In February 2015, Donald Trump promised to release his tax returns at some point during the election cycle, but who cares about pledges these days? Campaign chief Paul Manafort told CBS This Morning that Trump won’t release his returns after all, while insisting that it has to do with IRS audits than any desire to hide his business dealings from the public. Manafort specifically dismissed rumors that Trump has Russian ties he’d prefer to keep quiet:

A top aide to Donald Trump said Wednesday that the Republican presidential nominee “will not be releasing” his taxes.

“Mr. Trump has said that his taxes are under audit and he will not be releasing them,” Trump campaign chief Paul Manafort told “CBS This Morning.”

“It has nothing to do with Russia, it has nothing to do with any country other than the United States and his normal tax auditing process,” Manafort added.

The Russia speculation got amplified this week from comments made by George Will. The conservative columnist speculated — admittedly without proof — that his predilection for “dealing with Russian oligarchs” was the real reason for Trump’s sudden shyness:

Eh, maybe. The Clintons have their own issues about dealing with Russian oligarchs, the Uranium One deal in particular. No matter how much private-sector dealings Trump has had with oligarchs, it won’t stack up to the smelly circumstances that gave Russians control of American uranium thanks to State Department approval of the deal while Bill Clinton scored a $500,000 speaking deal from the bank involved. That oligarchical dance goes straight to official corruption and personal enrichment at the expense of national security, so it wouldn’t be tough for Trump to counter that kind of attack, and it seems unlikely that the Clintons would be dumb enough to open up that debate.

WORK REQUEST 1:
Decide whether each statement below agrees with the passage on Trump's tax returns. Answer yes or no for each, and quote the words from the passage that settle it.
(a) Paul Manafort made his remarks on "CBS This Morning."
(b) George Will backed up his speculation with proof.
(c) Bill Clinton received a $500,000 speaking deal from the bank involved.
WORK REQUEST 2: List every person the passage on Trump's tax returns names with both a first and a last name.
WORK REQUEST 3: Pick up the passage on Trump's tax returns after its final sentence and continue it.

DATA EXTRACTS:
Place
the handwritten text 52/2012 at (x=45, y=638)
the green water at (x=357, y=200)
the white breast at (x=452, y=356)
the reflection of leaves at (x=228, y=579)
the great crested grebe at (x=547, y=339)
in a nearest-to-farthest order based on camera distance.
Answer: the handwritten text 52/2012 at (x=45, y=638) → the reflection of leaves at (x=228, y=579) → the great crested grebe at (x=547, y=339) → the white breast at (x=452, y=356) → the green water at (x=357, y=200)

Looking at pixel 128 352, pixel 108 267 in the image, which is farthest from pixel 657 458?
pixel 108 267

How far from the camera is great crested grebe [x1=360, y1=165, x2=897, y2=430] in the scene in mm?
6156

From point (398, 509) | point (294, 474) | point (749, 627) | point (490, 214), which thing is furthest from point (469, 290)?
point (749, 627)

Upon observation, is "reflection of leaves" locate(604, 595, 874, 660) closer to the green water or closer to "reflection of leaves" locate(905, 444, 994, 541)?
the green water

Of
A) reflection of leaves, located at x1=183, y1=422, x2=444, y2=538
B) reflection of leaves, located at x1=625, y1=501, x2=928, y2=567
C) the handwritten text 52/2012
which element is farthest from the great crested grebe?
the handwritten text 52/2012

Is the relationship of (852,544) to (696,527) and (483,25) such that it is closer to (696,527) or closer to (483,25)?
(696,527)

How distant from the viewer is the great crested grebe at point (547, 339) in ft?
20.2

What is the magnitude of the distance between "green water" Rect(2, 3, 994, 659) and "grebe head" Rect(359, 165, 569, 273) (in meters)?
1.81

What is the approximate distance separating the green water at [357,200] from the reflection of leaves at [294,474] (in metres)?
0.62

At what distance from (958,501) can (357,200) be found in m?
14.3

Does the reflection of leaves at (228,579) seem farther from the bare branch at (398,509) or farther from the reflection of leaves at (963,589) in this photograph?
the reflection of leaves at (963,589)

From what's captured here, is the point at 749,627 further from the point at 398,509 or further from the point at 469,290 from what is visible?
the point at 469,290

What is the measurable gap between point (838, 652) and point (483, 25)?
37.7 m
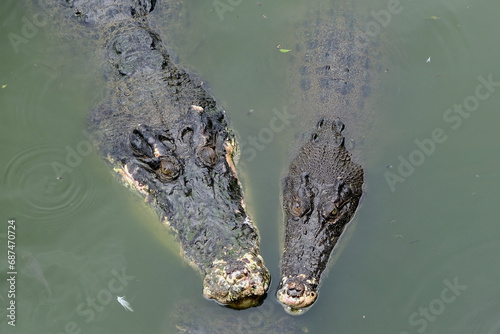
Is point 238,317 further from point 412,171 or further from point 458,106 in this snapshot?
point 458,106

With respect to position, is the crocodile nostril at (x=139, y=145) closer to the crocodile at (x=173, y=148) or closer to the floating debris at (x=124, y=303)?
the crocodile at (x=173, y=148)

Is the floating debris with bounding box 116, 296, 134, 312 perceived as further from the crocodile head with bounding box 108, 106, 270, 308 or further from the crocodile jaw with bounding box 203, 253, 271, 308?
the crocodile jaw with bounding box 203, 253, 271, 308

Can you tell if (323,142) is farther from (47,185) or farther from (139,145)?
(47,185)

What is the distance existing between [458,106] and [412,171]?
1346 millimetres

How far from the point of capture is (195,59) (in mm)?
8422

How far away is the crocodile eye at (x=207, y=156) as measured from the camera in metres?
6.54

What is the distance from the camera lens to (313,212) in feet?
21.0

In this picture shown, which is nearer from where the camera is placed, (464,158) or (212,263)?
(212,263)

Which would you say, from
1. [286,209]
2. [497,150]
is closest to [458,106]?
[497,150]

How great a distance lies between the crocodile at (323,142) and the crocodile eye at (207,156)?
3.59 feet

TASK RESPONSE 1:
(a) Yes: "Trump campaign chief Paul Manafort told “CBS This Morning.”"
(b) No: "The conservative columnist speculated — admittedly without proof"
(c) Yes: "Bill Clinton scored a $500,000 speaking deal from the bank involved"

TASK RESPONSE 2: Donald Trump, Paul Manafort, George Will, Bill Clinton

TASK RESPONSE 3:
So what’s going on? Perhaps Trump’s nervous about letting people see why the IRS has been auditing him for more than a decade. It might be that the returns will show Trump’s claims of wealth to be greatly exaggerated, although wealth and income are two different things, and returns don’t necessarily reflect the former. Unfortunately, Trump’s year-long vacillation on this topic removes the argument for the principle of privacy, even though such an argument can certainly be made.

The problem for Trump is that this flip-flop erodes his standing to make the best argument against Hillary — that she can’t be trusted. It doesn’t make it any less true, but his sudden shyness about his business dealings and his backpedal from his early promise makes Trump look less than trustworthy himself, or at least diminishes the contrast between them. That won’t matter to his base, but independents might take this very, very differently.